--- Start READING PASSAGE ---

Open MPI logo

Open MPI Development Mailing List Archives

  |   Home   |   Support   |   FAQ   |   all Development mailing list

Subject: Re: [OMPI devel] -display-map
From: Greg Watson (g.watson_at_[hidden])
Date: 2008-11-24 15:06:37

Great, thanks. I'll take a look once it comes over to 1.3.



On Nov 24, 2008, at 2:59 PM, Ralph Castain wrote:

> Yo Greg
> This is in the trunk as of r20032. I'll bring it over to 1.3 in a
> few days.
> I implemented it as another MCA param "orte_show_resolved_nodenames"
> so you can actually get the info as you execute the job, if you
> want. The xml tag is "noderesolve" - let me know if you need any
> changes.
> Ralph
> On Oct 22, 2008, at 11:55 AM, Greg Watson wrote:
>> Ralph,
>> I guess the issue for us is that we will have to run two commands
>> to get the information we need. One to get the configuration
>> information, such as version and MCA parameters, and one to get the
>> host information, whereas it would seem more logical that this
>> should all be available via some kind of "configuration discovery"
>> command. I understand the issue with supplying the hostfile though,
>> so maybe this just points at the need for us to separate
>> configuration information from the host information. In any case,
>> we'll work with what you think is best.
>> Greg
>> On Oct 20, 2008, at 4:49 PM, Ralph Castain wrote:
>>> Hmmm...just to be sure we are all clear on this. The reason we
>>> proposed to use mpirun is that "hostfile" has no meaning outside
>>> of mpirun. That's why ompi_info can't do anything in this regard.

--- End READING PASSAGE ---

## PROBLEM 1:
Copy out the mailing list message about -display-map word for word, in full.

--- Start PROVIDED ENTRIES ---

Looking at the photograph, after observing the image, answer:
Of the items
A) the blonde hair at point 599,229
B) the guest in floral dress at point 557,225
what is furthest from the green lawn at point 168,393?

--- End PROVIDED ENTRIES ---
--- Start PROVIDED ENTRIES ---

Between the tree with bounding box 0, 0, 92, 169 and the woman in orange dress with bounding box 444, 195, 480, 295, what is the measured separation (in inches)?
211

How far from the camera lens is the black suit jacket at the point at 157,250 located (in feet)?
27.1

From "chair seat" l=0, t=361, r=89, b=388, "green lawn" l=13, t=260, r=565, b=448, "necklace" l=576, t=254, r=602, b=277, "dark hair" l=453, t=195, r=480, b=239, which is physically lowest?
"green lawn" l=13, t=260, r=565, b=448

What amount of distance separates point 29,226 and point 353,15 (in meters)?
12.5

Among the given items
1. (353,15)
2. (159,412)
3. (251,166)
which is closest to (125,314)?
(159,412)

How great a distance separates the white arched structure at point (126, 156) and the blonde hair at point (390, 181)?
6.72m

--- End PROVIDED ENTRIES ---

## PROBLEM 2:
In the listing, take everything from the line containing "Looking at the" down to the line containing "what is furthest" and write it out again with "guest in floral dress" swapped for "woman in floral dress", changing nothing else. Return only those lines.

## RIGHT ANSWER 1:
Open MPI logo

Open MPI Development Mailing List Archives

  |   Home   |   Support   |   FAQ   |   all Development mailing list

Subject: Re: [OMPI devel] -display-map
From: Greg Watson (g.watson_at_[hidden])
Date: 2008-11-24 15:06:37

Great, thanks. I'll take a look once it comes over to 1.3.



On Nov 24, 2008, at 2:59 PM, Ralph Castain wrote:

> Yo Greg
> This is in the trunk as of r20032. I'll bring it over to 1.3 in a
> few days.
> I implemented it as another MCA param "orte_show_resolved_nodenames"
> so you can actually get the info as you execute the job, if you
> want. The xml tag is "noderesolve" - let me know if you need any
> changes.
> Ralph
> On Oct 22, 2008, at 11:55 AM, Greg Watson wrote:
>> Ralph,
>> I guess the issue for us is that we will have to run two commands
>> to get the information we need. One to get the configuration
>> information, such as version and MCA parameters, and one to get the
>> host information, whereas it would seem more logical that this
>> should all be available via some kind of "configuration discovery"
>> command. I understand the issue with supplying the hostfile though,
>> so maybe this just points at the need for us to separate
>> configuration information from the host information. In any case,
>> we'll work with what you think is best.
>> Greg
>> On Oct 20, 2008, at 4:49 PM, Ralph Castain wrote:
>>> Hmmm...just to be sure we are all clear on this. The reason we
>>> proposed to use mpirun is that "hostfile" has no meaning outside
>>> of mpirun. That's why ompi_info can't do anything in this regard.

## RIGHT ANSWER 2:
Looking at the photograph, after observing the image, answer:
Of the items
A) the blonde hair at point 599,229
B) the woman in floral dress at point 557,225
what is furthest from the green lawn at point 168,393?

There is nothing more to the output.